Prescribed burn bill reignites in committee and heads to Senate floor, without penalties
Proposal now leans on the National Weather Service to ban burns on red flag days year-round
The burn scar of the Hermits Peak-Calf Canyon fire pictured Thursday, June 9, 2022. (Photo by Patrick Lohmann / Source New Mexico)
A bill that originally would’ve banned prescribed burns in the spring has morphed into legislation that would prohibit planned fires anytime the National Weather Service puts out a warning that extreme weather conditions could lead to risky fire danger.
Legislator seeks to ban springtime burns like the ones that sparked the state’s largest wildfire
A committee substitute for Senate Bill 21 got through the Senate Judiciary Committee on Monday.

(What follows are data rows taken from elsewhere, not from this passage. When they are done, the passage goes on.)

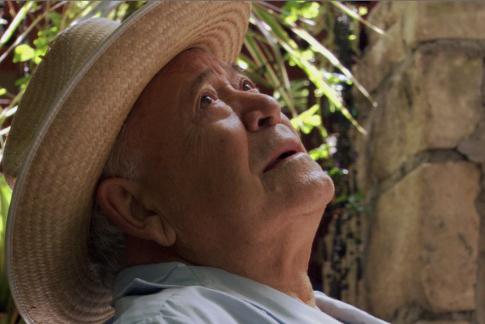 Chalo González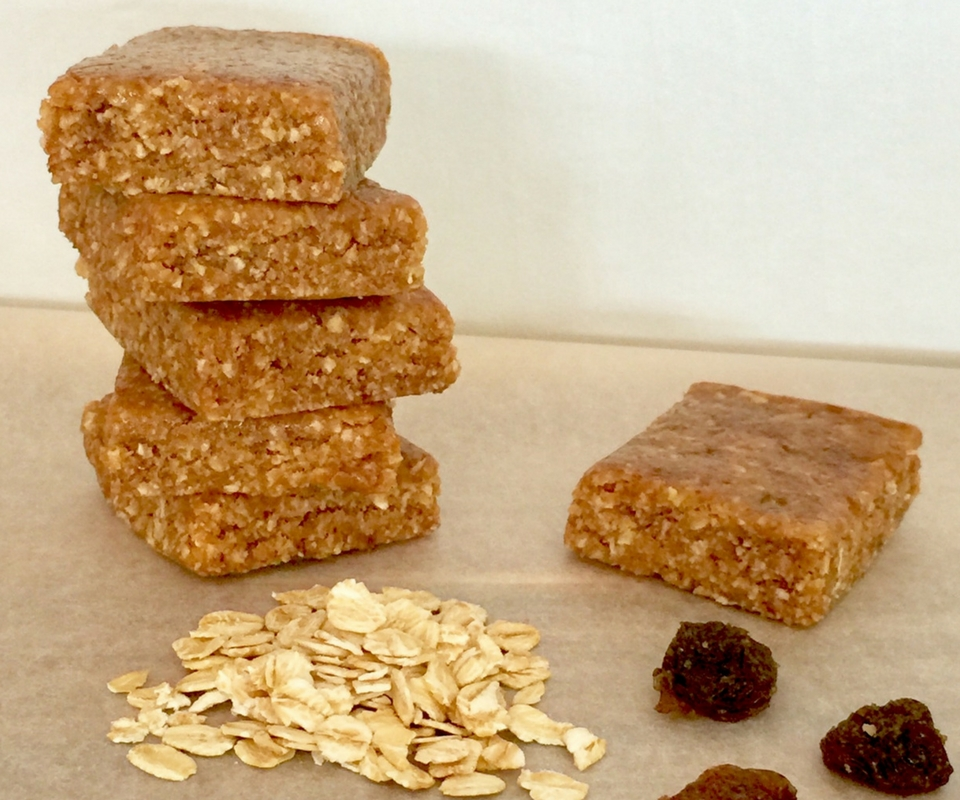 Five ingredient sultana and oat slice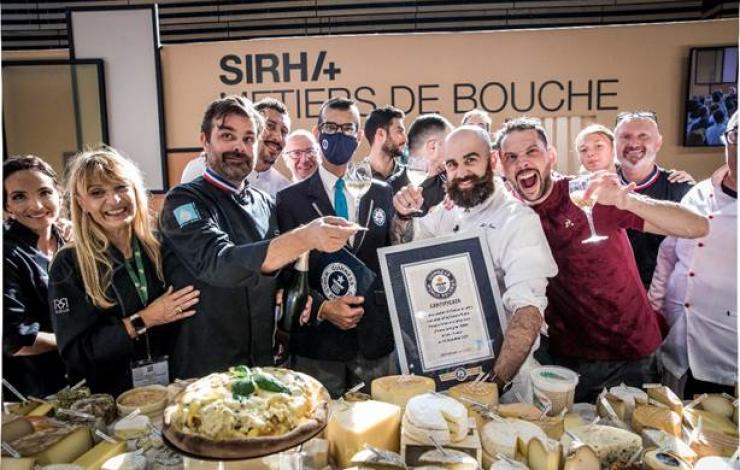 Record du monde : pizza aux 834 fromages français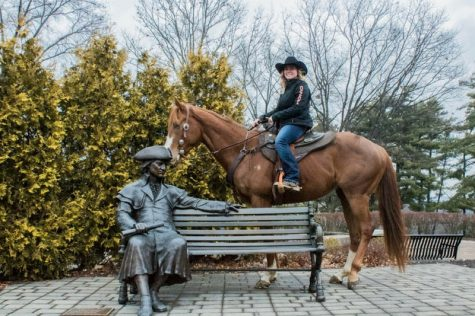 Marcella Gruchalak and her horse Buns stop by the campus of Robert Morris University for a tour.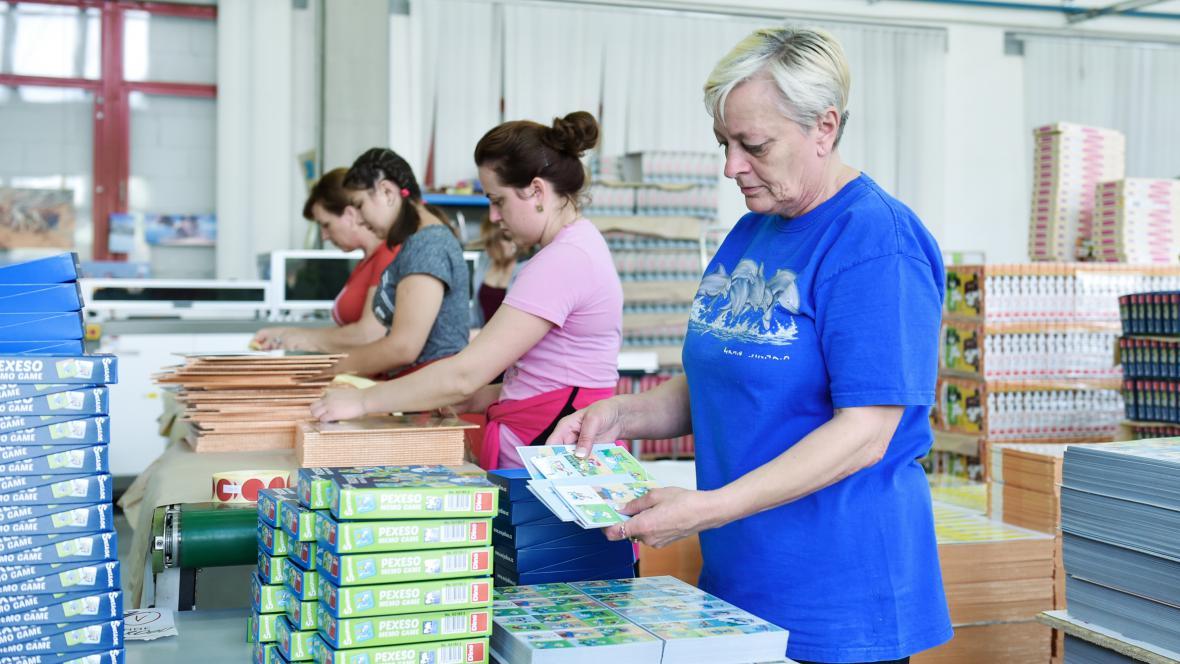 Společnost Dino Toys vyrábí hračky a hry v Mnichově Hradišti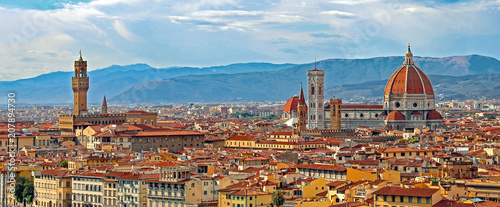 Papiers peints Pays d Afrique Florence Italy Panorama with Arno River Old Palace and the Big D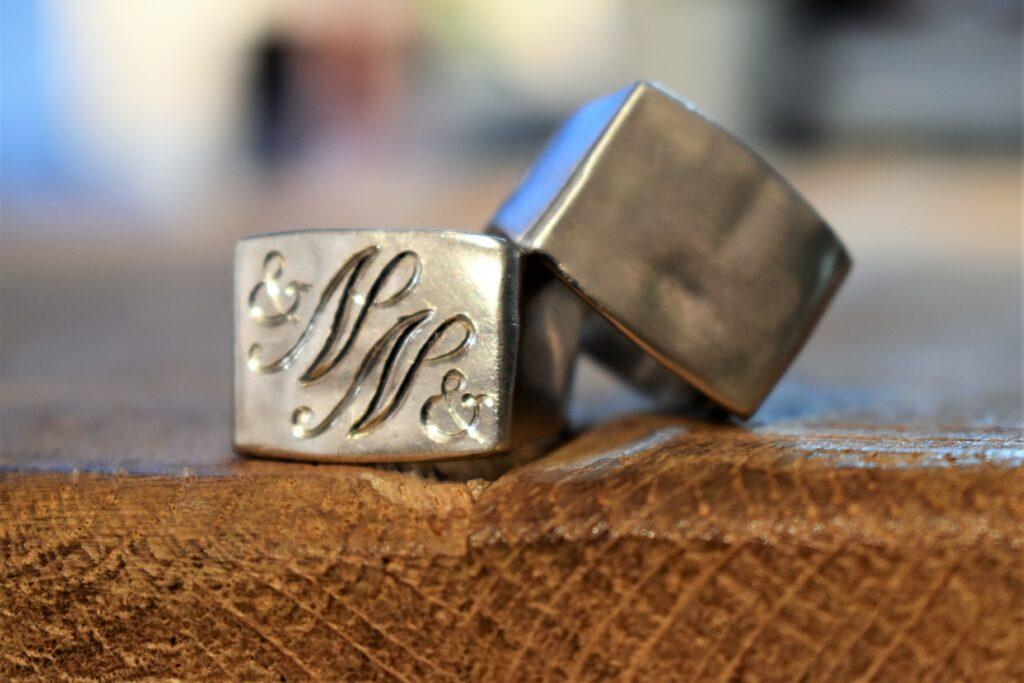 Zegelring - Cachetring in zilver met handgravure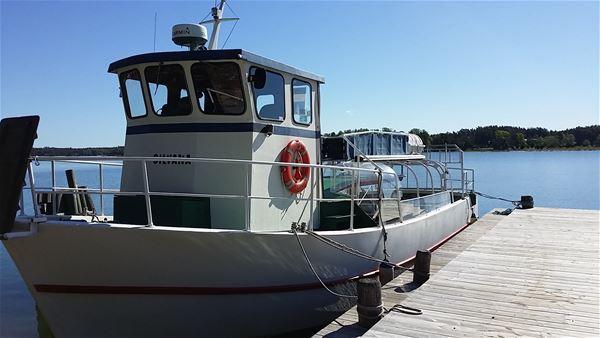 Boat excursion to the lighthouse on Sälskär, Hammarland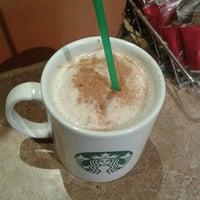 Foto tomada en Starbucks por Daniela L. el 7/29/2013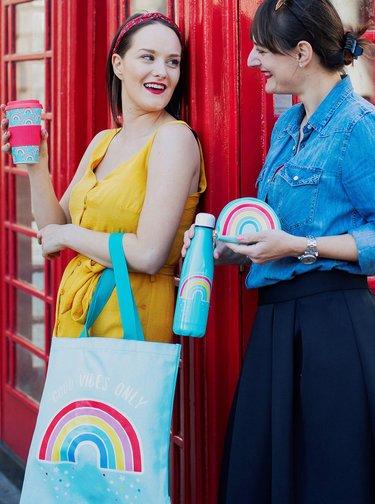 Modrý vzorovaný cestovní hrnek Sass & Belle Chasin Rainbows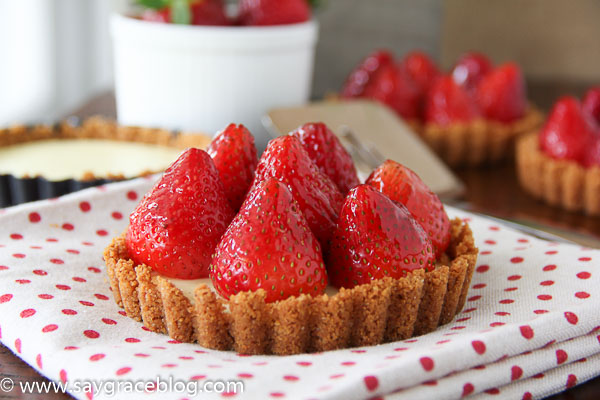 Strawberry Cheesecake Tartlet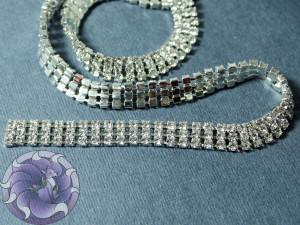 Стразовая цепь три ряда ss6 ширина 1см Цвет Прозрачный в серебре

Last month, Sen. Ron Griggs (R-Alamogordo) prefiled legislation that would’ve barred prescribed burns anytime between March 1 and May 31. Lawmakers tabled the bill and brought it back last week with different guidelines, proposing a ban in the spring, and only when the National Weather Service issues a red flag warning for extreme wind, hot temperatures and low humidity.
After Monday’s amendments, the proposed fire ban would now apply anytime there’s a red flag warning, not just in the spring, but year-round
Sen. Joseph Cervantes (D-Las Cruces) was the only lawmaker to oppose the bill. He said it reads more like a memorial because it doesn’t have any repercussions if violated.

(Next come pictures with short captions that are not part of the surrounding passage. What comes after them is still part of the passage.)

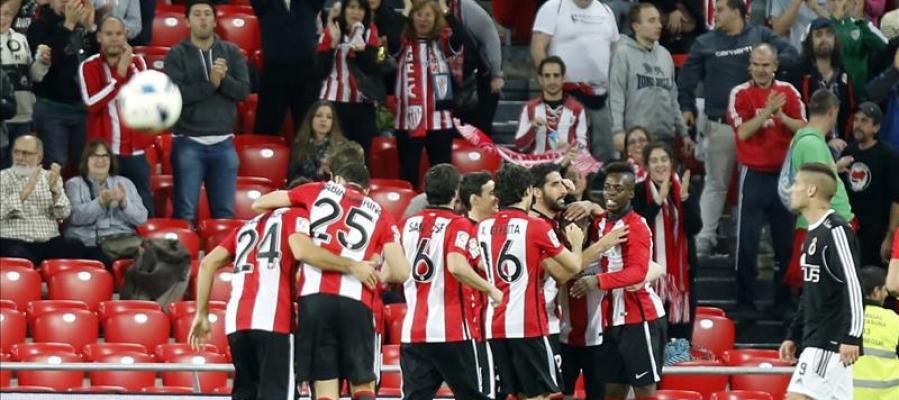 Los jugadores del Athletic celebran un gol ante la Balompédica Linense en Copa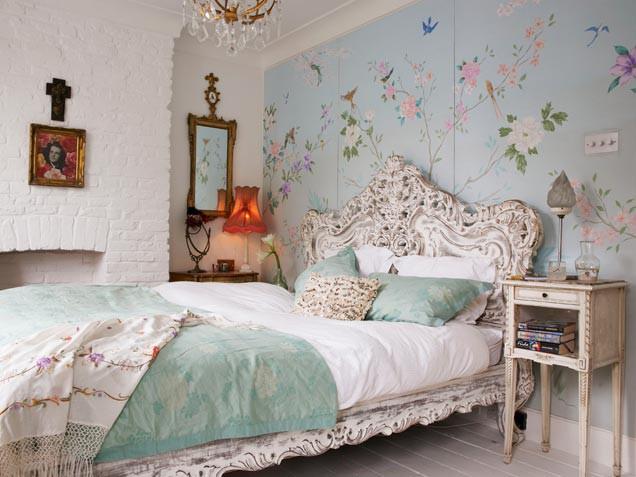 Romantic Bedroom With Birds Wallpaper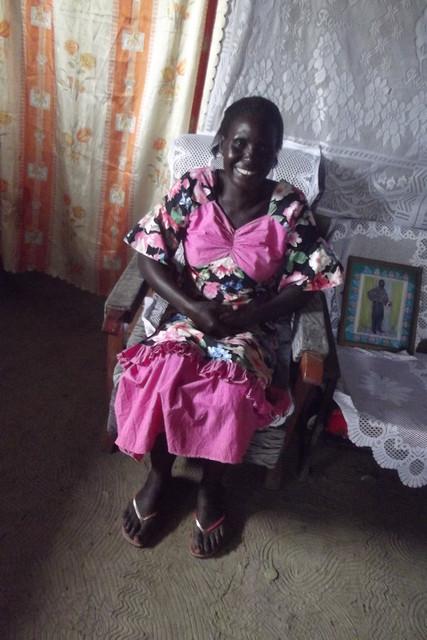 Jane, leskien ryhmän johtaja ja Bethel päiväkodin työntekijä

“Your bill doesn’t have a consequence,” he said during the committee hearing. “So it says ‘You can’t do this.’ Well, if I do it, so what?”
The U.S. Forest Service ignited two prescribed fires that merged to become the Hermits Peak-Caf Canyon Fire. Griggs said this bill will offer protection for anyone planning burns or those who suffer from out-of-control wildfires.

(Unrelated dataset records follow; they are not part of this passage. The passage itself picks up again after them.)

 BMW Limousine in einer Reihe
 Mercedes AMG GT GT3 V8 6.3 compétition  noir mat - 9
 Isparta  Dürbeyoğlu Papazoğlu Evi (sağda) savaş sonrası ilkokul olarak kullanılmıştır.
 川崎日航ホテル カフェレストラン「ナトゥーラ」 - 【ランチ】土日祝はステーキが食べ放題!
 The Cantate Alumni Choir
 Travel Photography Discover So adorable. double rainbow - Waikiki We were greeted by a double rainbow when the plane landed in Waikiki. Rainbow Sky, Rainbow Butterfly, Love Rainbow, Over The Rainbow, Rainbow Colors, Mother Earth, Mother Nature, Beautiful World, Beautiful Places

“Last year, New Mexico was ravaged by wildfire,” Griggs said.
Laura McCarthy is the state forester for the Energy, Minerals and Natural Resources Department. She said the measure won’t actually do what it says and would limit how forests are managed. Some land and vegetation need wind-driven fires to stay healthy, she added.
“It doesn’t accomplish anything to change future outcomes. It doesn’t repair the damage that’s been done,” she said. “And it doesn’t send a message to the U.S. Forest Service, who is really the target of our collective anger, at what happened.”
Sen. Katy Duhigg (D-Albuquerque) asked McCarthy if there are prescribed burns that occur regularly on red flag days in New Mexico, and McCarthy said yes, on fish and wildlife service lands. She added that for prescribed burns on state-owned lands, it’s the State Land Office that authorizes ignition — not the New Mexico Forestry Division.
Other members of the public who didn’t support the bill said they’re worried this would lead to more restrictions on prescribed burns, especially for private landowners. They argued that the practice can help reduce the risk of future wildfires.
However, Sen. Peter Wirth (D-Santa Fe) pointed out that many in opposition reiterated the point that nobody should do burns when the National Weather Service calls out the extreme weather conditions.
“It just seems like a no-brainer,” he said. “Don’t start a prescribed burn on a red flag day.”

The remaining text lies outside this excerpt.